恐らく戦後世代で同じような思いを抱いた者は多かっただろう。

特に1960-70年代に学生運動などを行なった世代は顕著かもしれない。彼らの親はほぼ100%戦前戦中派であり戦争経験者だ。

親と違って自分たちは意味もなく平和な時間を浪費しているように感じ、その反作用で学生運動のようなものに熱中して自分の青春を誤魔化したものが多かっただろう。親の世代へのコンプレックスの裏返しである。

だから戦後日本の「左翼」というのは、ごく一部を除き、思想的に見るとどこか歪(いびつ)で首尾一貫したイデオロギーを感じない。彼らの言動には、情緒的な、意識の揺れ動くさま、ばかりが目に止まる。

左翼のようで左翼とも言えずそれを「サヨク」と揶揄するものもいたが、もっと言えばそれすらも怪しい。実は大した思想的理由で活動していたわけでもない者も多かっただろう。

あの世代の多くは実は彼らの親の世代の「反作用」を生きたに過ぎない。

日本人のように情緒性の強い民族性を持つ場合、特にその傾向が強くなるのだろう。

この世の中が理念で動いているわけではなく、多くの場合不条理に事が進む理由にはこんな問題が横たわっている側面がある。

だから我々は、時として歩みを止めて、その不条理の背後に潜む「真実」に目を向けて、ヘンテコな方向に社会が進んだ場合にはそれを明らかにして「意図的」「意識的」に修正する局面も必要になってくる。そして、人間を不条理に動かす魂の乱れを「鎮魂」するという行為も必要になってくる。

日本に古代から連綿と続く、先霊達や神々の意識、「一筋の真直なる光明」と繋がることで、それはかなりの部分解消されていくだろう。

それは我々一人一人に大いなる気づきとインスピレーションやあるいは「霊感」を与える力の源泉になる。

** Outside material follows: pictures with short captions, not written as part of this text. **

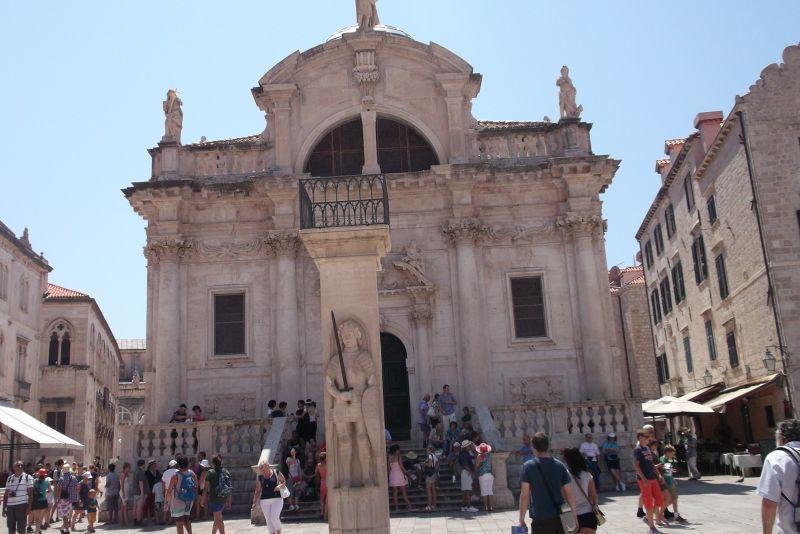 large_6790563-Orlandos_Column_the_Stradun_Dubrovnik.jpg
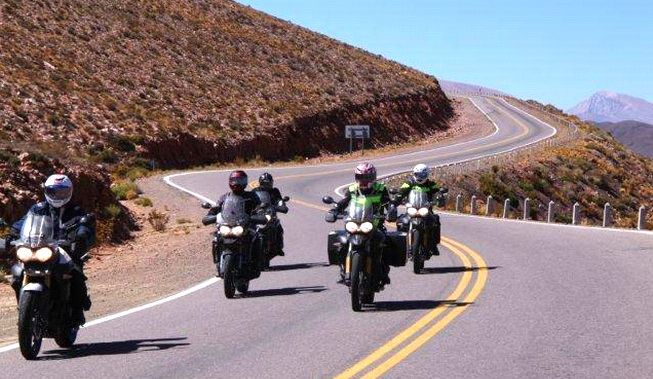 suzane_noticia_triumph-riding-experience_2015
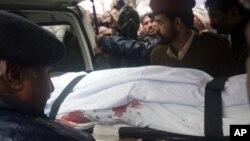 مقتول وفاقی وزیر شہباز بھٹی کی لاش کو اسلام آباد کے ایک اسپتال سے لے جایا جارہا ہے۔ 2 مارچ، 2011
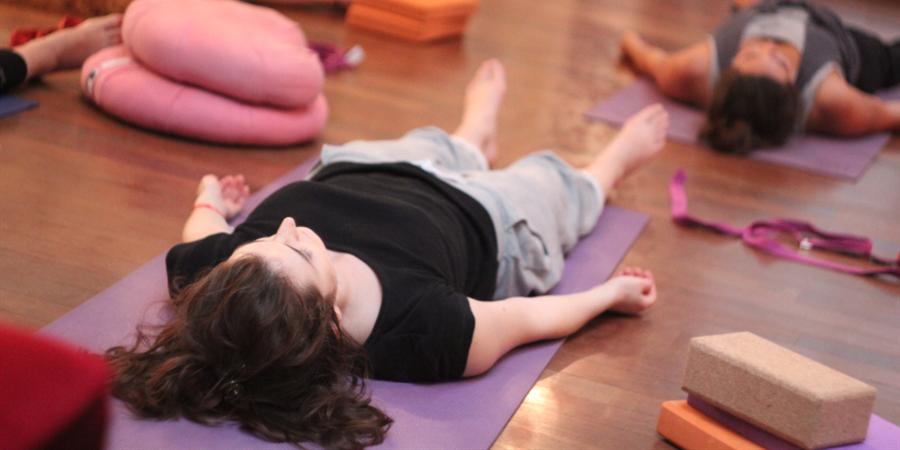 Lundi 1er et 8 mai : Séance de yoga détente, respiration, méditation d'1h15 - L'air ivre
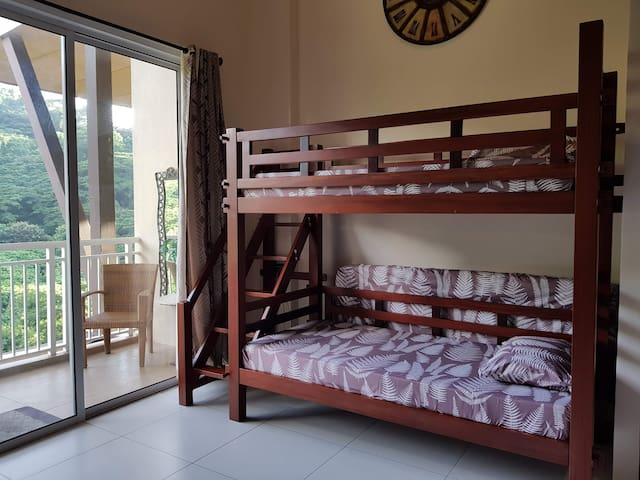 Double Deck with additional 2 floor mattresses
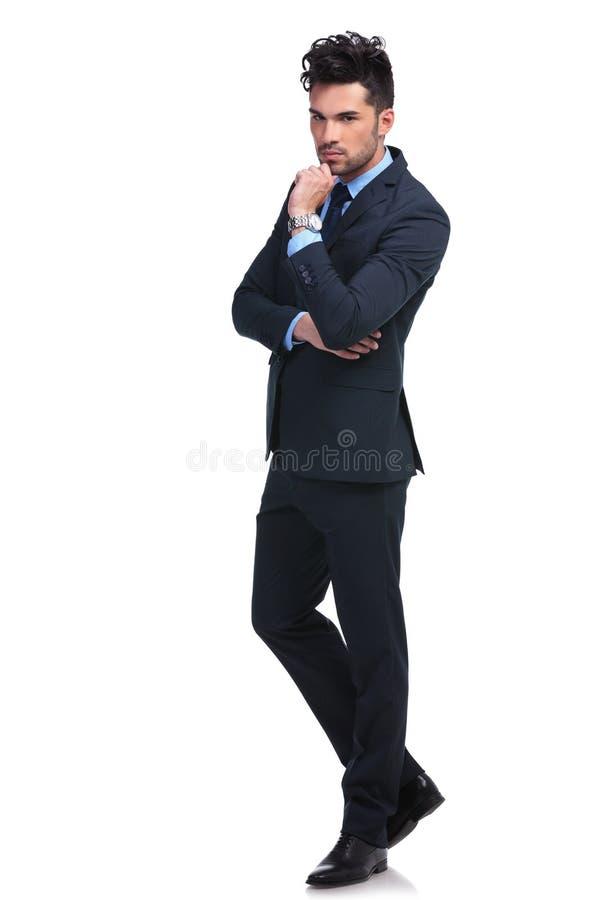 Full kroppbild av en allvarlig eftertänksam affärsman royaltyfri bild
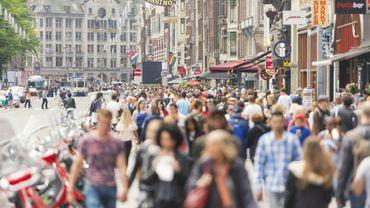 Amsterdam tente de limiter le tourisme de masse et les nuisances qui en découle.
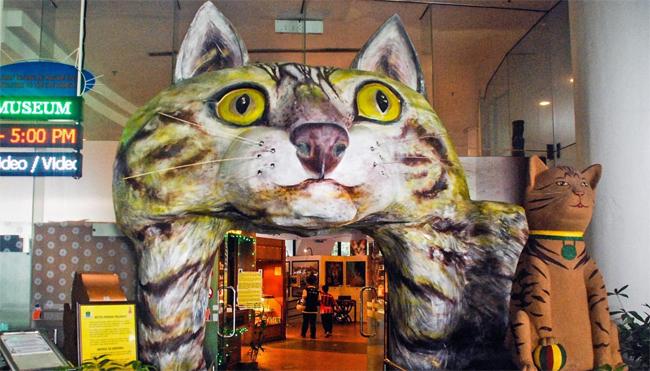 Bảo tàng Mèo nằm ở phía bắc Tòa thị chính thành phố Kuching đã khắc họa lịch sử 5000 năm của loài mèo (Nguồn: Esme Fox)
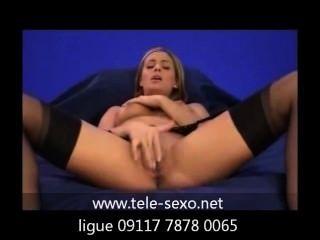 Chica, en medias, masturbándose en un sofá tele sexo.net 09117 7878 0065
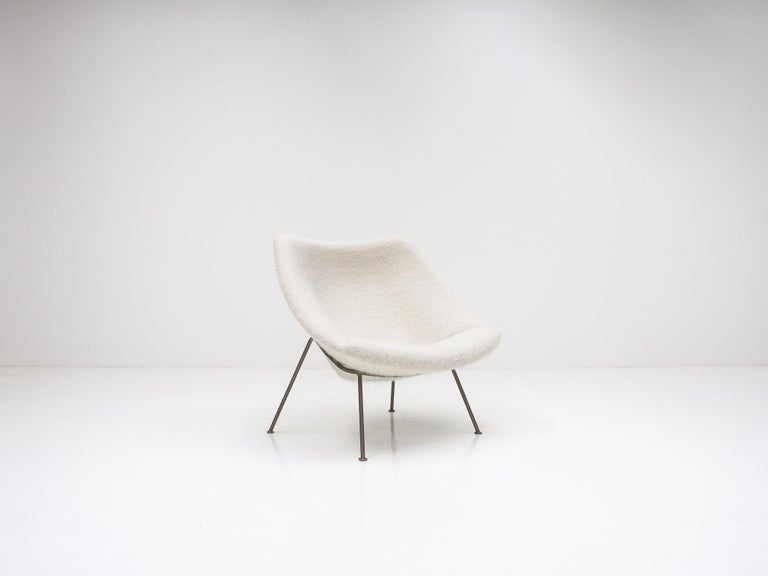 1st Edition Pierre Paulin F156 'Little Oyster' Lounge Chair in Pierre Frey 1960s For Sale 5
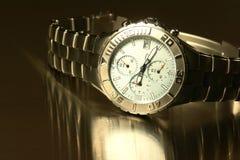 człowiek jest zegarek zdjęcie stock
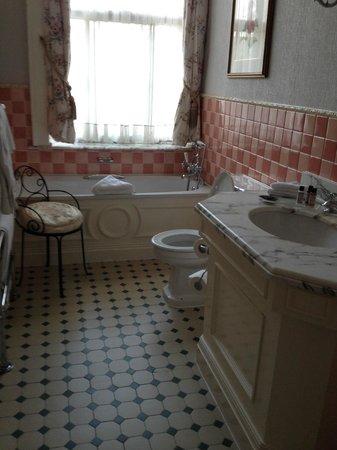 The Shelleys: Room 2 bathroom
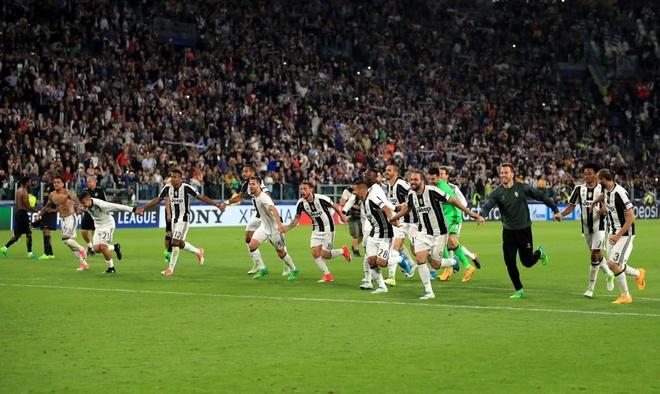 Monaco bi loai, Mbappe van pha not ky luc Champions League hinh anh 7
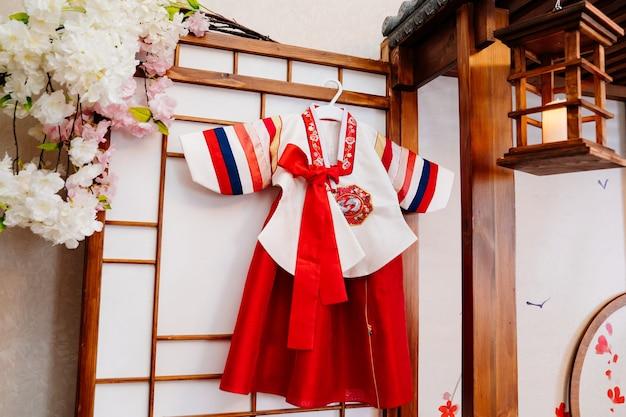 Nationaltracht. koreanischer traditioneller feiertag doljanchi erster geburtstag, dekoration. einhaltung der bräuche der ahnen. arbeit des dekorateurs, veranstalters der veranstaltung.
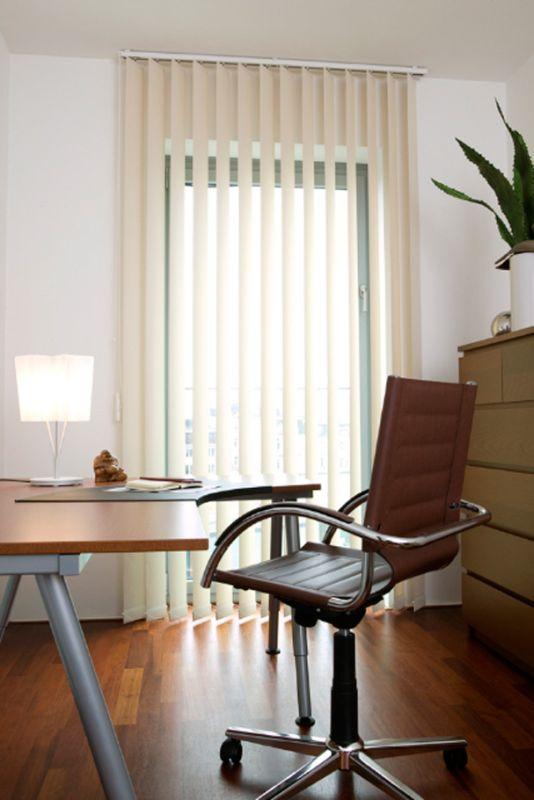 Hochwertiger Sonnenschutz, Sichtschutz und Lichtschutz - Lamellenvorhang - Senkrechtlamellen - Senkrechtlamellen in Beige für ein warmes Arbeitsambiente - Dr. Haller + Co. - Selastore®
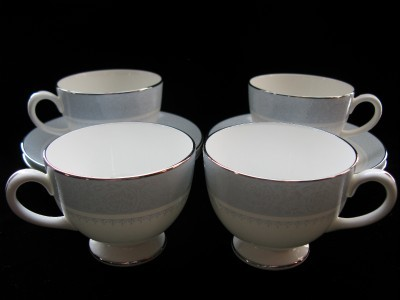 Primary image for Wedgewood Cup & Saucer Sets - Mayfair - 3 Sets + extra cup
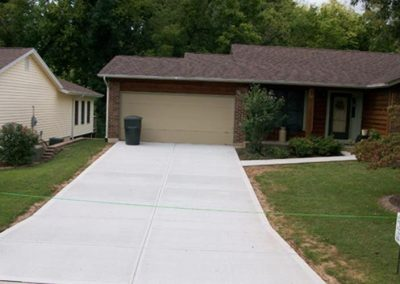 picture of new residential driveway completed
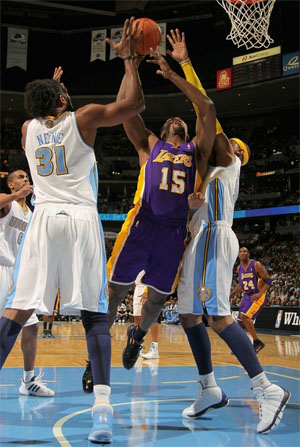 Ron Artest vs. Nuggets - 11.11.10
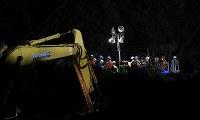 日が暮れた後も土砂崩れ現場で続く安否不明者の捜索活動=北海道厚真町で2018年9月8日午後6時37分、長谷川直亮撮影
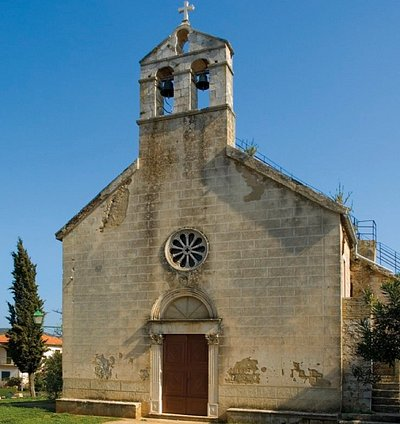 One of many beautiful old churches of Stari Grad is the Church of St. Nicholas, located right next to the cemetery.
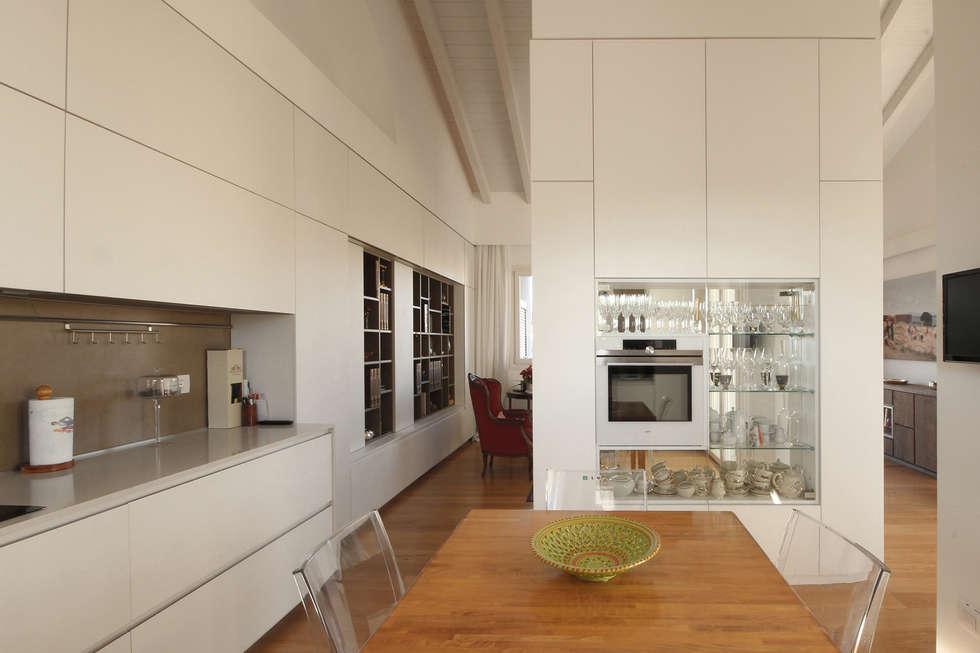 Cucina moderna bianca: cucinino in stile di jfd - juri favilli ...
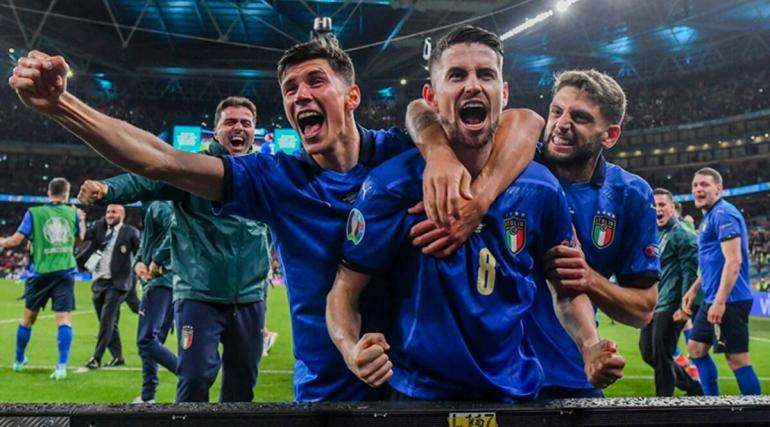 Timnas Italia setelah mengalahkan Spanyol di Semifinal Euro 2021. Sumber : indianexpress.com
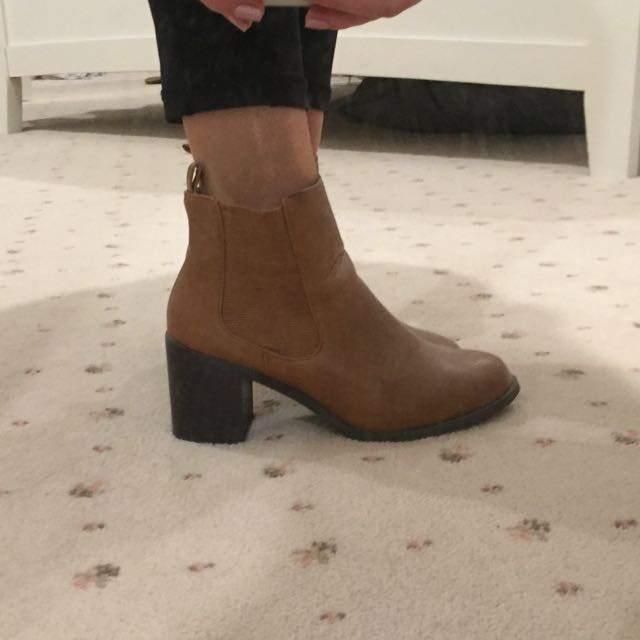 RUBI BROWN BOOTS - SIZE 36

さらに、この国と国土の奥底に横たわる「神々の子孫達の確執」というものを併せ乗り越えていくためにも必要な手段とは、古代から現代までの先人の御霊を改めて認識して、それに気持ちを向ける、意識を捧げる、あるいは「鎮魂」の祈りや意識を捧げるという、一人一人の小さな心の有り様の積み重ねが最も重要なことであり、それがこの国に新たな「奇跡」を呼び起こすきっかけに繋がるものと確信する。

その動きはいよいよ活発化しつつある。